The toughest market of all may be for active SPACs seeking targets now. There are 609 active SPACs seeking merger partners, with 68 of them sports-related. Share prices are down across the board as investor enthusiasm has waned. It’s now typical for SPAC shares to trade at a discount to their trust value—the amount of money shareholders can elect to collect prior to a merger. A year ago, SPAC warrants—rights to buy future shares—were considered to have a fair value of $1, all else being equal. Today the average warrant trades at 47 cents. Executives at some active SPACs, speaking on background, report that potential merger partners continue to demand peak valuations to go public, despite the market weakness.
Those SPACs that can find deals are having trouble closing them, because investors are electing to redeem their shares for trust cash rather than roll their equity into the merged business. There are 117 SPACs that have signed agreements to merge but have yet to close the deals. Among them, RedBall, which struck a deal with SeatGeek in October, and B. Riley Principal 150, which expected to close a November merger agreement with the esports collective Faze Clan weeks ago.
“The average SPAC closing a deal in Q1 2022 had redemptions of 85% +,” a hedge fund manager specializing in SPAC deals told Sportico via email. The executive asked not to be named because the firm is a sizable owner of shares in multiple active SPACs. “Redemptions are so high because SPAC investors have to recycle their capital because their portfolios are already stretched thin from all the SPAC IPOs last year. And there is not enough fundamental buying interest to counterbalance those redemptions. I don’t see this changing in the next 12 months.”

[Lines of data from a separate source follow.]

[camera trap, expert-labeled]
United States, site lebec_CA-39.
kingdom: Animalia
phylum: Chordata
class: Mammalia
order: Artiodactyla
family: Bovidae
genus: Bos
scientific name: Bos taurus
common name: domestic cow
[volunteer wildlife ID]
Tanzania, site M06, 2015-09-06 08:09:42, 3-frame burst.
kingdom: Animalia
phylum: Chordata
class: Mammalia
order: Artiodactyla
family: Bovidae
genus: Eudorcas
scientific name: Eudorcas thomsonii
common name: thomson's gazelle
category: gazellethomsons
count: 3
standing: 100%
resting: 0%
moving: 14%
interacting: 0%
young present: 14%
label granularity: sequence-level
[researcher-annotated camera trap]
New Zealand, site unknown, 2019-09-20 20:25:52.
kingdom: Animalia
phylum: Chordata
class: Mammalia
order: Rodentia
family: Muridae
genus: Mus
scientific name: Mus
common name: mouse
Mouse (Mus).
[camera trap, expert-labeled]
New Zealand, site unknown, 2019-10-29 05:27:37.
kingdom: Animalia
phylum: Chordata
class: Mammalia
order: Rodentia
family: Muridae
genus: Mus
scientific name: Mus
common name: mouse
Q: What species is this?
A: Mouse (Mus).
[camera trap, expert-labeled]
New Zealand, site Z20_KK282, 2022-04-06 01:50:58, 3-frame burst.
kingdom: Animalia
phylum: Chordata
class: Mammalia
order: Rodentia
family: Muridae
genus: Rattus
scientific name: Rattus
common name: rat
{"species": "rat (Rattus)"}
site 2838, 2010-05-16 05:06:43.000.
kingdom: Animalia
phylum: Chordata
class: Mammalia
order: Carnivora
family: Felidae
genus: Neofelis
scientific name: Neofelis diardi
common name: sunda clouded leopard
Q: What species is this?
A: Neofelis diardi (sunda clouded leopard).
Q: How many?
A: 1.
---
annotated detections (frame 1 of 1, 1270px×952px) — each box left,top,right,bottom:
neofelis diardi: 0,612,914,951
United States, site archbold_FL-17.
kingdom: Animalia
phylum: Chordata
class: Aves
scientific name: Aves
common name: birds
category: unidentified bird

The stretched market means the early post-DraftKings SPACs are likely to run into the end of their stated time period for finding an initial business combination.
The first in line is sports-focused Bull Horn Holdings, in which Baron Davis is a participant, which sees its deal window closing May 3. The company has scheduled a shareholder vote for late April to extend the window six months, until November. At such a vote, shareholders can elect to redeem their shares for trust capital potentially liquidating the SPAC. That’s not a given, because Bull Horn shares were trading at $10.10 yesterday, equal to the trust amount. The company didn't respond to a request for comment.
Eight SPACs have liquidated over the past three years, and if Bull Horn closes, it will be the first sports SPAC to dissolve since the very first sports SPAC—Sports Properties Acquisition Co., a 2007 effort by Hank Aaron, Jack Kemp and Mario Cuomo to buy a hockey or baseball franchise.
On top of all the market problems, SPACs are also facing tighter proposed SEC regulations, including greater liability for sponsors and underwriters for excessively optimistic business projections. Such rules could lead to another lull in the market as participants figure out what they can and can’t do. Any new rules most likely will apply to already active SPACs.
Still, SPAC demand dried up in 2007 and 2008, and the market returned eventually.
“At the end of the day there will always be a path for SPACs,” Mahon said. “I think some of the excitement about the structure may have dimmed slightly. I’d love to say there are 20 SPACs out there going to do deals in the sports space, but unfortunately they may have to wait.”